ブロックチェーン監視企業エリプティック、84億ドル規模の仮想通貨犯罪ネットワーク「Xinbi Guarantee」を摘発
仮想通貨監視の専門企業Ellipticが、8.4 billionドル規模の不正資金処理プラットフォーム「Xinbi Guarantee」を特定。同社の最新レポートによれば、この犯罪ネットワークは主に中国を拠点とし、マネーロンダリングや詐欺資金の流用に関与していたという。
仮想通貨業界の透明性向上に向けた重要な一歩となる今回の摘発。しかし一方で、規制当局の対応の遅れが改めて浮き彫りに——金融機関なら即座に凍結される規模の不正資金が、なぜこれまで野放しに?
Xinbi保証:84億ドルの仮想通貨犯罪市場を暴露
エリプティックの調査によれば、Xinbi Guaranteeは主にステーブルコインテザー(USDT)を取引に使用している。2024年第4四半期には流入額が10億ドルを超え、プラットフォームの急成長と不正な仮想通貨市場での存在感の増大を示している。

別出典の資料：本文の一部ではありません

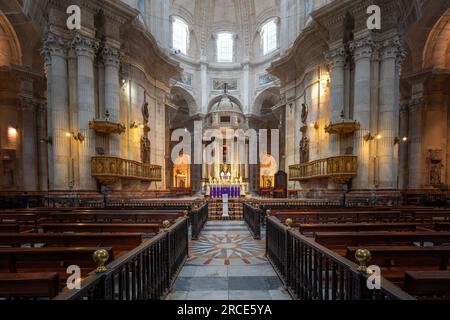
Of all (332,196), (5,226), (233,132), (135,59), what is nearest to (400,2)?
(332,196)

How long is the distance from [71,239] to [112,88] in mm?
11880

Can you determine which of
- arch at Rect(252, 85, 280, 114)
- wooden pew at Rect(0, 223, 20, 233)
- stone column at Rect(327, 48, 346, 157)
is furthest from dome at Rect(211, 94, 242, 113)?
wooden pew at Rect(0, 223, 20, 233)

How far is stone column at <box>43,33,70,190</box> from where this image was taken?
12.0m

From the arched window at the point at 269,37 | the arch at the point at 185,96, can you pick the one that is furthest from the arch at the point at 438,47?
the arch at the point at 185,96

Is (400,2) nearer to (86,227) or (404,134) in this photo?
(404,134)

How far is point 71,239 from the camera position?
3.54m

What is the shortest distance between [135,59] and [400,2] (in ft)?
50.4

さらに、ユーザー数も大幅に増加している。Xinbiのユーザーは2024年8月の11万9000人から、最新データでは23万3000人に95.8%増加した。
「我々の分析によれば、Xinbi Guaranteeはすでに運営された中で2番目に大きな不正オンライン市場である」とエリプティックは主張した。
加えて、エリプティックは、Xinbiがオンライン詐欺師のための重要なインフラであり、商人を9つのカテゴリーに分類していることを明らかにした。マネーロンダリングが最大のカテゴリーであり、プラットフォーム上で行われる取引の大部分を占めている。
これらのチャンネル運営者は詐欺からの収益を洗浄し、さらには豚屠殺詐欺からの収益も洗浄している。さらに、Xinbi Guaranteeは北朝鮮のハッカーがWazirXから盗んだ仮想通貨も洗浄した。2024年7月、インドの取引所は2億3500万ドルのハッキング被害を受けた。
2024年11月12日、Xinbi Guaranteeのアドレスは9件の取引で約22万ドルのUSDTを受け取った。これは、プラットフォームが強盗の収益を洗浄することに関与していることを示している。

一方、Xinbiの販売者は盗まれた個人データ、偽のID、詐欺的な文書も販売しており、これらは被害者を狙うために使用されている。さらに、マーケットプレイスは詐欺を促進するためのstarlinkデバイスなどの技術も提供している。
また、ターゲットを絞った嫌がらせのためのサービス、ストーキングサービス、代理母や卵子提供者へのアクセスなど、より陰湿なサービスにも関与している。中には性的人身売買に関連する商人もいる。
その運営は中国語を話す犯罪者を対象としているが、Xinbi Guaranteeはアメリカのコロラド州で合法的に登録されており、その事実をウェブサイトで公然と宣伝している。
「コロラド州の法人登録簿は、2022年8月にオーロラ、COに本社を置く「Xinbi Co., Ltd」が設立されたことを確認している。2025年1月には、定期報告書を提出しなかったため、法人は「滞納」と更新された」と調査は強調した。
このアメリカでの法人化は、規制監督に関する懸念を引き起こし、不正活動を隠すために法的管轄を利用することが問題視されている。Xinbi Guaranteeの露呈は、エリプティックが明らかにした不正市場の増加のパターンに続くものである。2024年7月には、同社はHuione Guaranteeの運営に光を当てた。
特に、エリプティックの最新の調査により、TelegramはXinbi GuaranteeとHuione Guaranteeに関連するいくつかのチャンネルをプラットフォームから禁止し、これらのデジタルブラックマーケットに対する大規模な取り締まりを行った。